● **PROBLEM DESCRIPTION**
Restate the lines of the material below word for word, from the first through the one containing "Kurzer Druck der Taste : Entriegelung", and include nothing else; pictures stay out.

● **EXTRACTED MATERIAL**

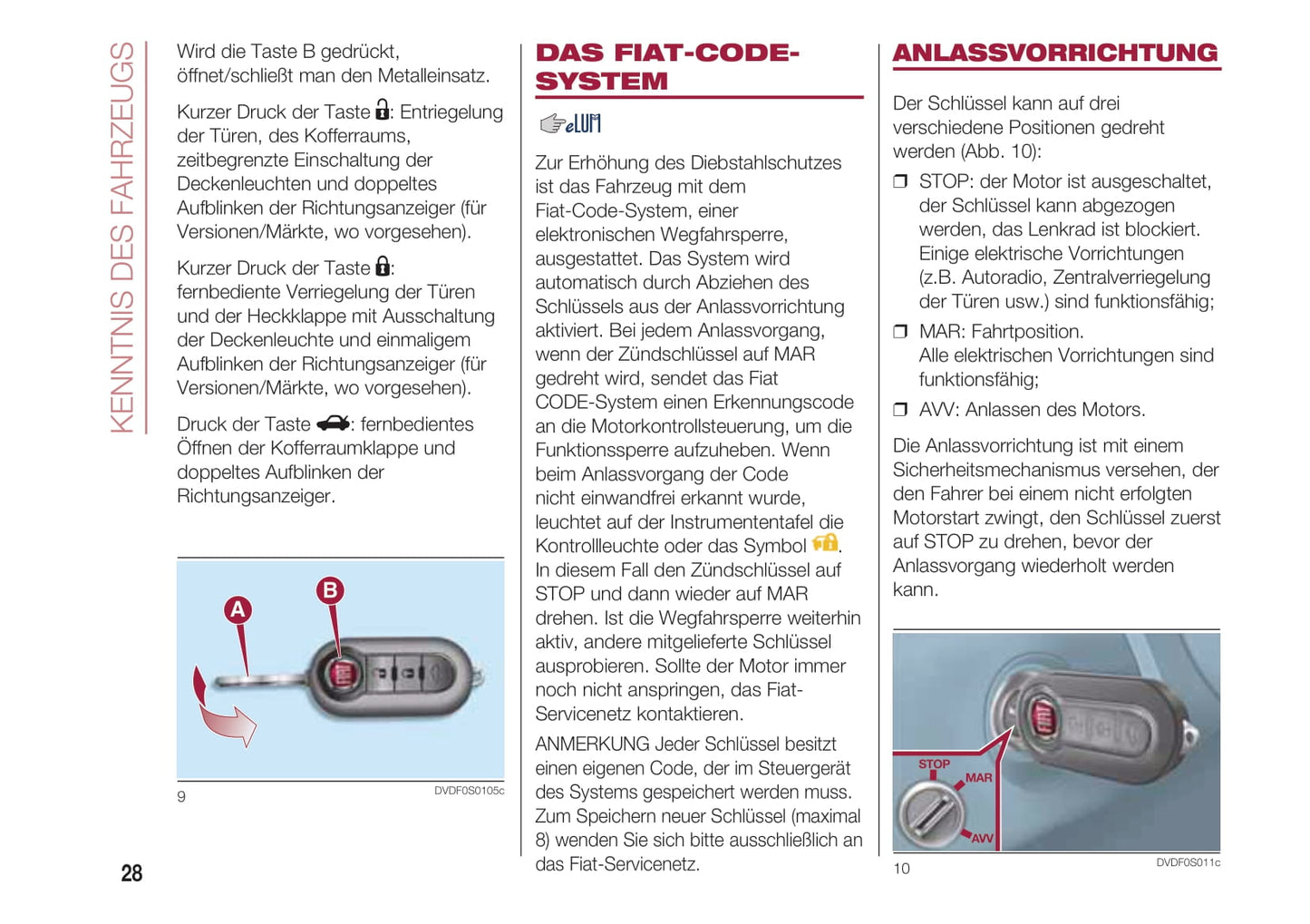 KENNTNIS DES FAHRZEUGS

Wird die Taste B gedrückt, öffnet/schließt man den Metalleinsatz.

Kurzer Druck der Taste : Entriegelung der Türen, des Kofferraums, zeitbegrenzte Einschaltung der Deckenleuchten und doppeltes Aufblinken der Richtungsanzeiger (für Versionen/Märkte, wo vorgesehen).

Kurzer Druck der Taste : fernbediente Verriegelung der Türen und der Heckklappe mit Ausschaltung der Deckenleuchte und einmaligem Aufblinken der Richtungsanzeiger (für Versionen/Märkte, wo vorgesehen).

Druck der Taste : fernbedientes Öffnen der Kofferraumklappe und doppeltes Aufblinken der Richtungsanzeiger.

A

B

9

DVDF0S0105c

28

DAS FIAT-CODE-SYSTEM

eLUM

Zur Erhöhung des Diebstahlschutzes ist das Fahrzeug mit dem Fiat-Code-System, einer elektronischen Wegfahrsperre, ausgestattet. Das System wird automatisch durch Abziehen des Schlüssels aus der Anlassvorrichtung aktiviert. Bei jedem Anlassvorgang, wenn der Zündschlüssel auf MAR gedreht wird, sendet das Fiat CODE-System einen Erkennungscode an die Motorkontrollsteuerung, um die Funktionssperre aufzuheben. Wenn beim Anlassvorgang der Code nicht einwandfrei erkannt wurde, leuchtet auf der Instrumententafel die Kontrollleuchte oder das Symbol . In diesem Fall den Zündschlüssel auf STOP und dann wieder auf MAR drehen. Ist die Wegfahrsperre weiterhin aktiv, andere mitgelieferte Schlüssel ausprobieren. Sollte der Motor immer noch nicht anspringen, das Fiat-Servicenetz kontaktieren.

ANMERKUNG Jeder Schlüssel besitzt einen eigenen Code, der im Steuergerät des Systems gespeichert werden muss. Zum Speichern neuer Schlüssel (maximal 8) wenden Sie sich bitte ausschließlich an das Fiat-Servicenetz.

ANLASSVORRICHTUNG

Der Schlüssel kann auf drei verschiedene Positionen gedreht werden (Abb. 10):

❒ STOP: der Motor ist ausgeschaltet, der Schlüssel kann abgezogen werden, das Lenkrad ist blockiert. Einige elektrische Vorrichtungen (z.B. Autoradio, Zentralverriegelung der Türen usw.) sind funktionsfähig;

❒ MAR: Fahrtposition. Alle elektrischen Vorrichtungen sind funktionsfähig;

❒ AVV: Anlassen des Motors.

Die Anlassvorrichtung ist mit einem Sicherheitsmechanismus versehen, der den Fahrer bei einem nicht erfolgten Motorstart zwingt, den Schlüssel zuerst auf STOP zu drehen, bevor der Anlassvorgang wiederholt werden kann.

STOP

MAR

AVV

10

DVDF0S011c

● **FINISHED EXERCISE**
 KENNTNIS DES FAHRZEUGS

Wird die Taste B gedrückt, öffnet/schließt man den Metalleinsatz.

Kurzer Druck der Taste : Entriegelung der Türen, des Kofferraums, zeitbegrenzte Einschaltung der Deckenleuchten und doppeltes Aufblinken der Richtungsanzeiger (für Versionen/Märkte, wo vorgesehen).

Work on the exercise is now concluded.